> **Data shown**
- Opening Delimiter -
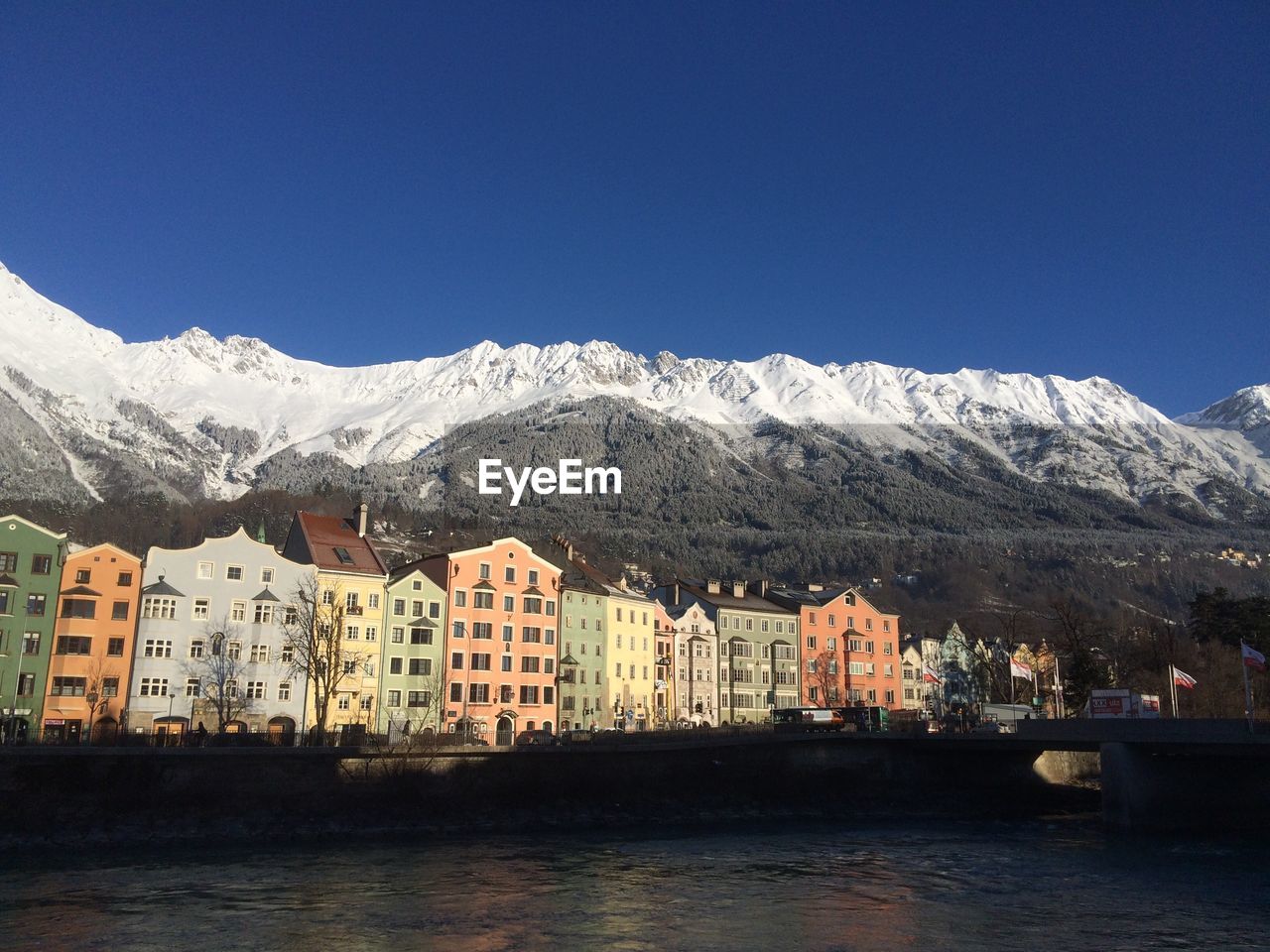 Scenic view of river and mountains against clear blue sky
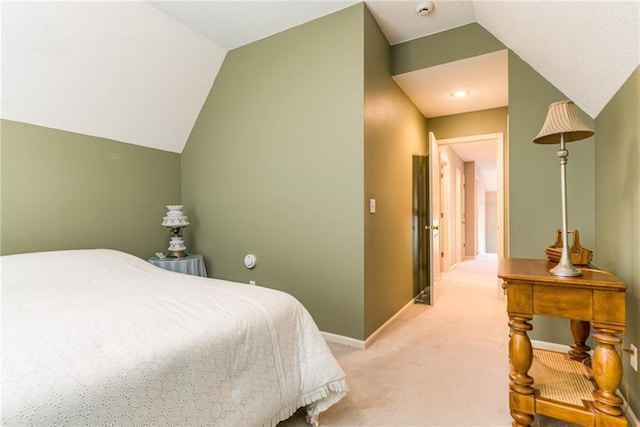 13238 Reeder St, Overland Park, KS 66213 - bedroom with lofted ceiling, light carpet, and baseboards
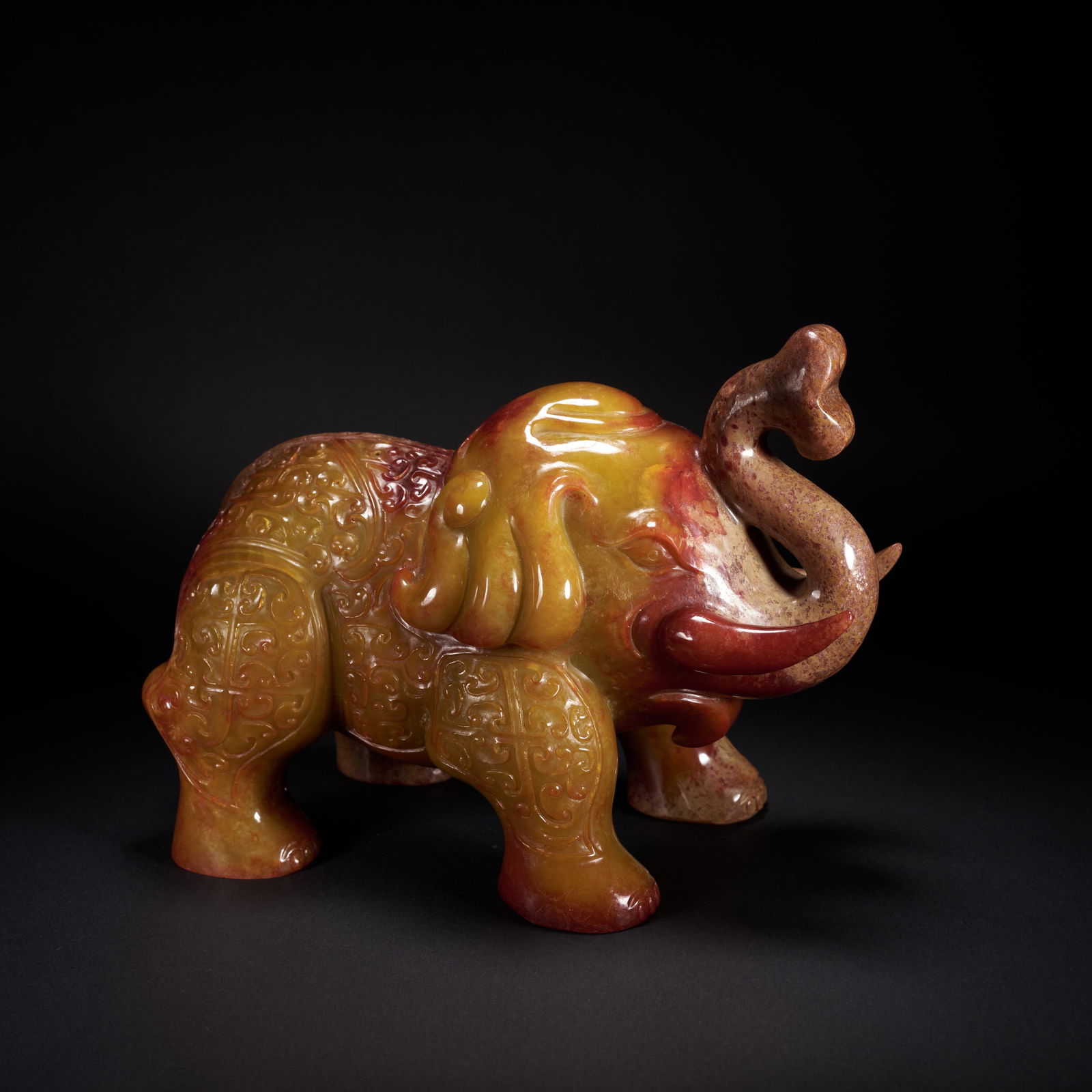 A HETIAN JADE "PEACE BRINGS ELEPHANTS" AUSPICIOUS ORNAMENT, HAN DYNASTY (1 of 8)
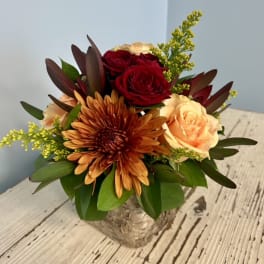 Compact bouquet of red and peach roses with an orange chrysanthemum in a birch container.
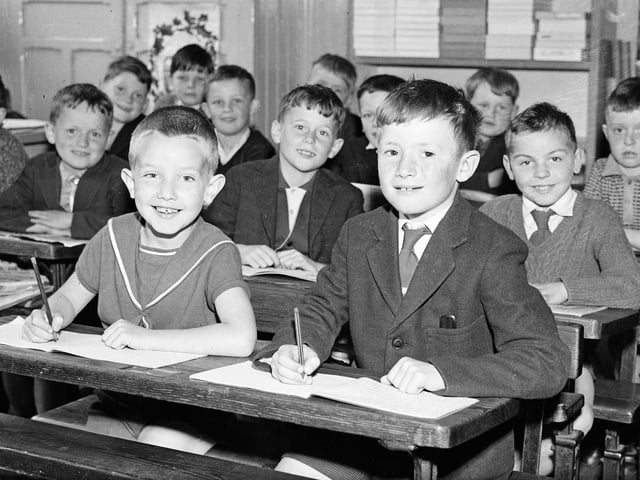 June 1964. In his classroom at St Eugene's Infants' School in Francis Street is seven years old Gerard White, of Marlborough Road, who was awarded one of 50 special prizes in a national handwriting test.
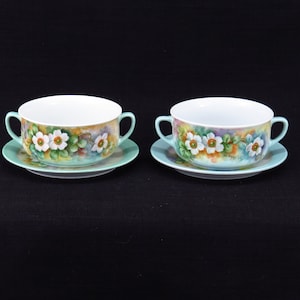 Pode incluir: Duas tigelas de sopa de porcelana branca com desenhos florais verdes e brancos e pires combinando.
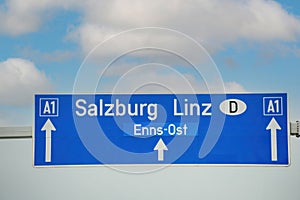 Highway signage with directions to Salzburg, Linz and Enns-Ost on the A1 highway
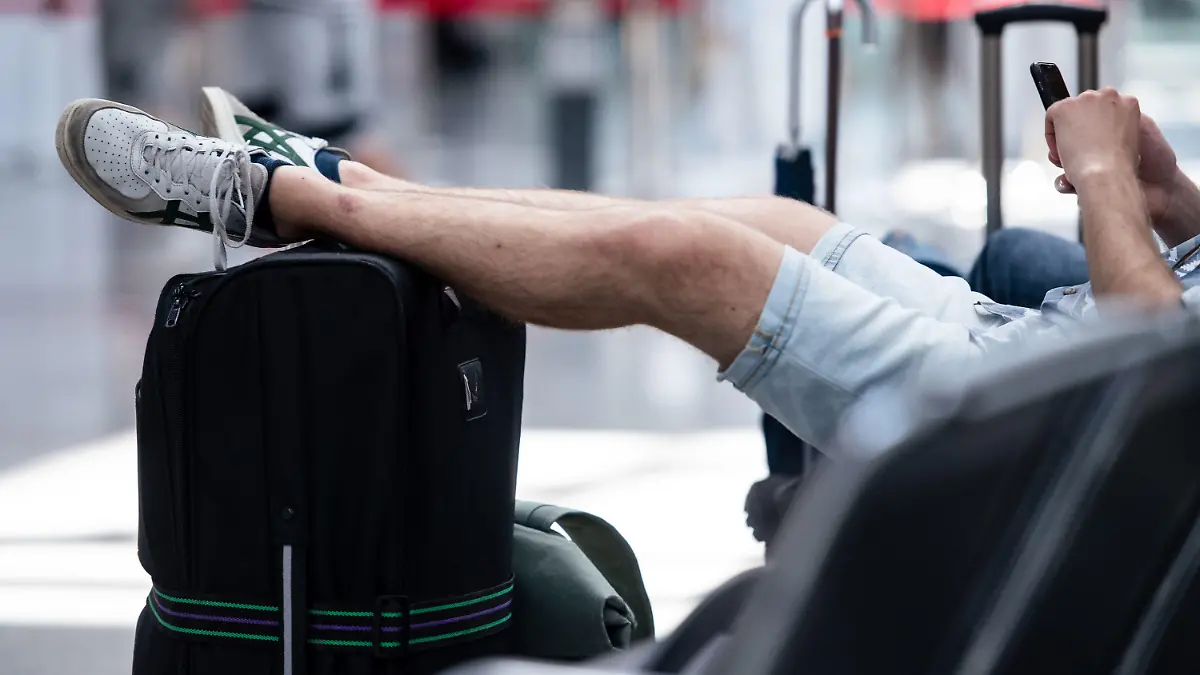 02.07.2022, Nordrhein-Westfalen, Düsseldorf: Ein Mann sitzt in der Abflughalle des Flughafens und hat seine Beine auf seinem Koffer abgelegt. Eine Woche nach Start der Sommerferien hat sich die Lage an den Flughäfen in Nordrhein-Westfalen deutlich entspannt. Foto: Marius Becker/dpa +++ dpa-Bildfunk +++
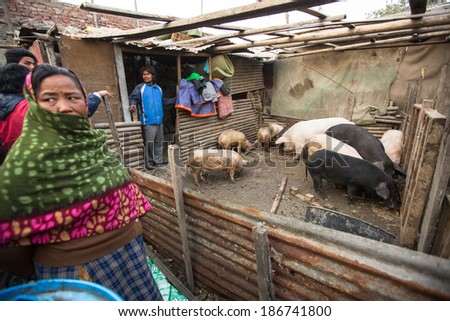 KATHMANDU, NEPAL - DEC 19, 2013: Unidentified local people near their homes in a poor area of the city. The caste system is still intact today but the rules are not as rigid as they were in the past.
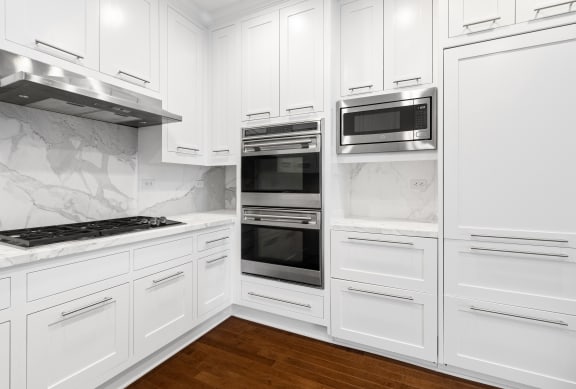 a kitchen with white cabinets and stainless steel appliances at HIGHGROVE, Stamford, CT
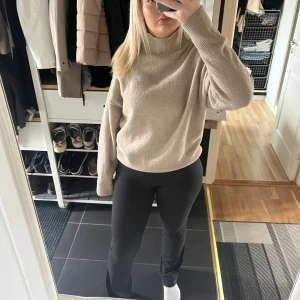 Beige polotröja från Gina Tricot - Säljer en beige polotröja från Gina Tricot i storlek S. Tröjan är stickad med ribbade muddar och har en hög krage som ger en chill vibe. Modellen är loose fit med långa ärmar och mjukt material som känns skönt mot huden.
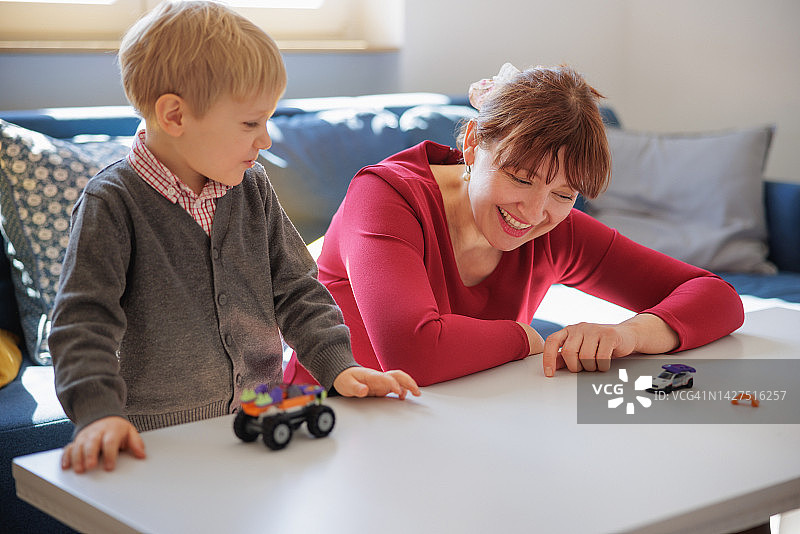 快乐的母亲和她的小儿子在客厅的桌子上玩玩具汽车图片素材
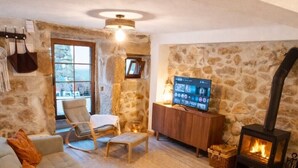 Uma sala de estar acolhedora com parede de pedra, lareira, sofá, TV e uma poltrona.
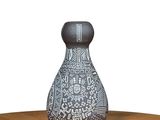 a black and white vase sitting on a wooden table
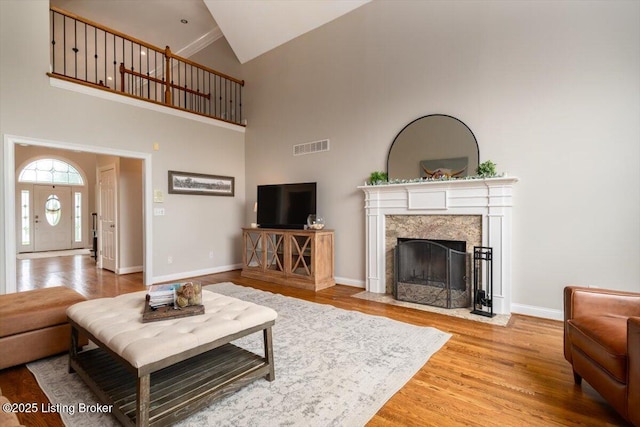 10801 Little Pond Rd, Goshen, KY 40026 - living room with high vaulted ceiling, wood finished floors, a premium fireplace, and baseboards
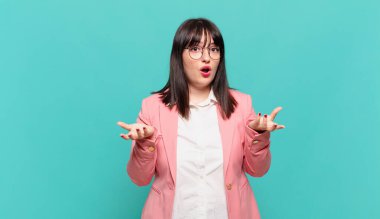 Genç iş kadını şok olmuş ve şaşırmış, endişeli ve paniklemiş hissediyor, stresli ve dehşete kapılmış bir bakışla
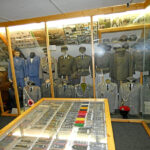 Ausstellung zur Bundeswehr mit Soldatenuniformen, Ausrüstung und militärischem Arbeitsbereich in einer Museumsvitrine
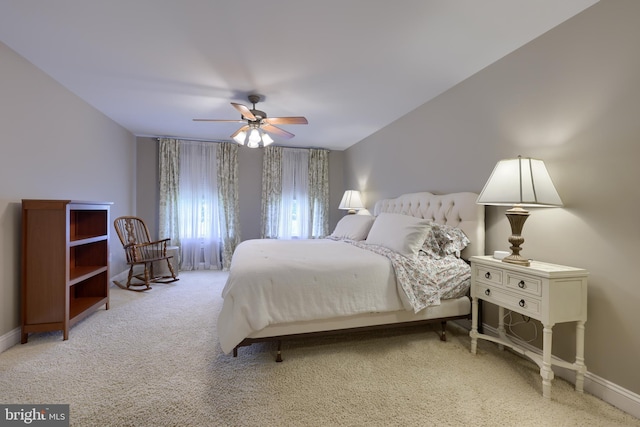 bedroom with ceiling fan, carpet floors, and baseboards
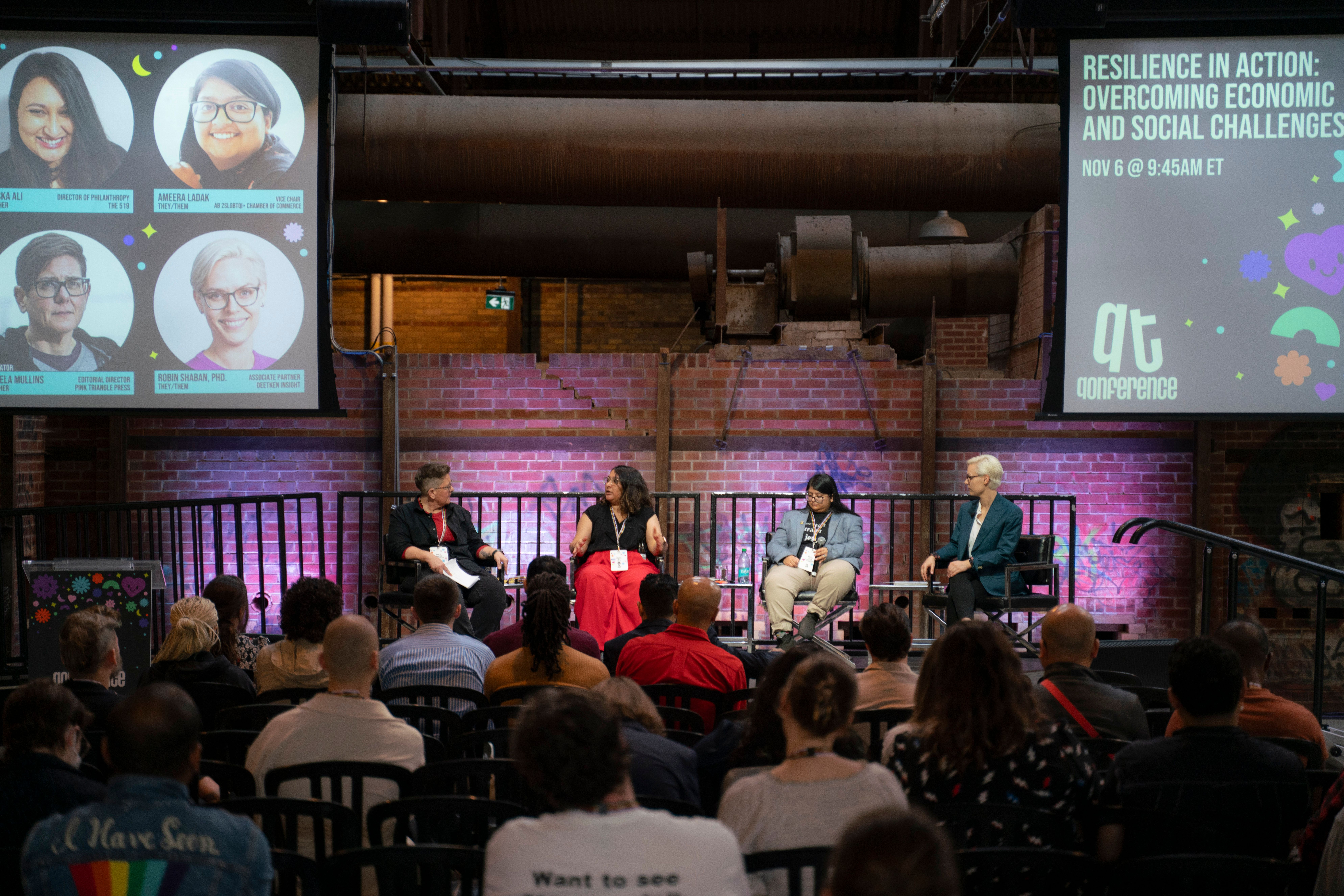 Panel discussion on stage at QTQ with speakers seated and audience watching, large screens displaying session details.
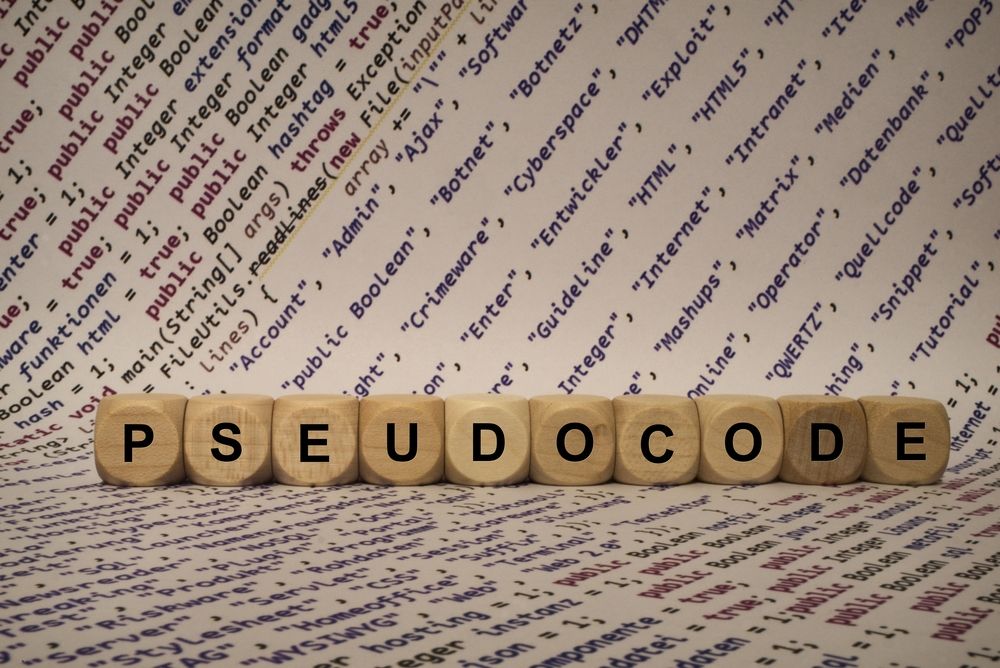 Pseudocode spelt out in wooden blocks in front of code text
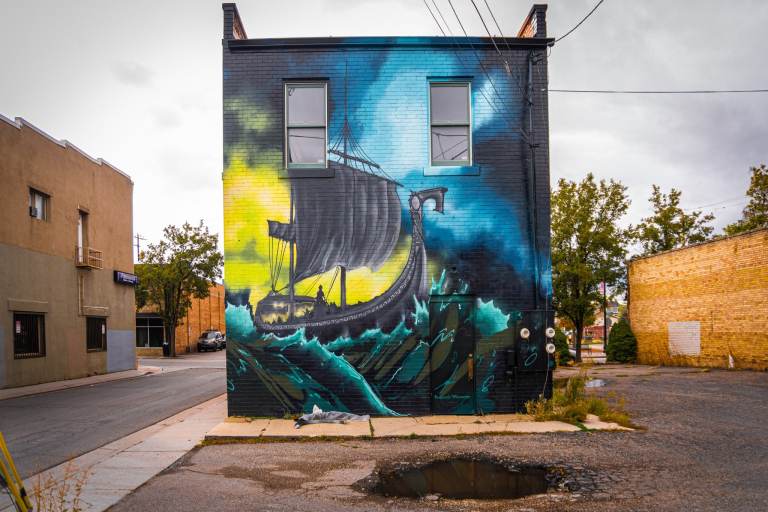 Imagine a mural of a ship painted on the back of a building along historic Main Street in Midvale, Utah during downtown renovation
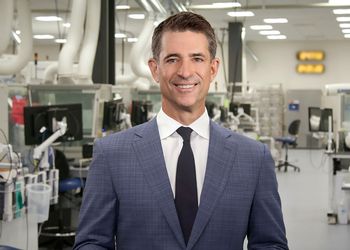 Kevin Conroy stands in Exact Sciences laboratory.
- Closing Delimiter -
> **Exercise instructions**
Without the pictures, write out the whole listing above exactly as it appears.

> **Solution**
 Scenic view of river and mountains against clear blue sky
 13238 Reeder St, Overland Park, KS 66213 - bedroom with lofted ceiling, light carpet, and baseboards
 A HETIAN JADE "PEACE BRINGS ELEPHANTS" AUSPICIOUS ORNAMENT, HAN DYNASTY (1 of 8)
 Compact bouquet of red and peach roses with an orange chrysanthemum in a birch container.
 June 1964. In his classroom at St Eugene's Infants' School in Francis Street is seven years old Gerard White, of Marlborough Road, who was awarded one of 50 special prizes in a national handwriting test.
 Pode incluir: Duas tigelas de sopa de porcelana branca com desenhos florais verdes e brancos e pires combinando.
 Highway signage with directions to Salzburg, Linz and Enns-Ost on the A1 highway
 02.07.2022, Nordrhein-Westfalen, Düsseldorf: Ein Mann sitzt in der Abflughalle des Flughafens und hat seine Beine auf seinem Koffer abgelegt. Eine Woche nach Start der Sommerferien hat sich die Lage an den Flughäfen in Nordrhein-Westfalen deutlich entspannt. Foto: Marius Becker/dpa +++ dpa-Bildfunk +++
 KATHMANDU, NEPAL - DEC 19, 2013: Unidentified local people near their homes in a poor area of the city. The caste system is still intact today but the rules are not as rigid as they were in the past.
 a kitchen with white cabinets and stainless steel appliances at HIGHGROVE, Stamford, CT
 Beige polotröja från Gina Tricot - Säljer en beige polotröja från Gina Tricot i storlek S. Tröjan är stickad med ribbade muddar och har en hög krage som ger en chill vibe. Modellen är loose fit med långa ärmar och mjukt material som känns skönt mot huden.
 快乐的母亲和她的小儿子在客厅的桌子上玩玩具汽车图片素材
 Uma sala de estar acolhedora com parede de pedra, lareira, sofá, TV e uma poltrona.
 a black and white vase sitting on a wooden table
 10801 Little Pond Rd, Goshen, KY 40026 - living room with high vaulted ceiling, wood finished floors, a premium fireplace, and baseboards
 Genç iş kadını şok olmuş ve şaşırmış, endişeli ve paniklemiş hissediyor, stresli ve dehşete kapılmış bir bakışla
 Ausstellung zur Bundeswehr mit Soldatenuniformen, Ausrüstung und militärischem Arbeitsbereich in einer Museumsvitrine
 bedroom with ceiling fan, carpet floors, and baseboards
 Panel discussion on stage at QTQ with speakers seated and audience watching, large screens displaying session details.
 Pseudocode spelt out in wooden blocks in front of code text
 Imagine a mural of a ship painted on the back of a building along historic Main Street in Midvale, Utah during downtown renovation
 Kevin Conroy stands in Exact Sciences laboratory.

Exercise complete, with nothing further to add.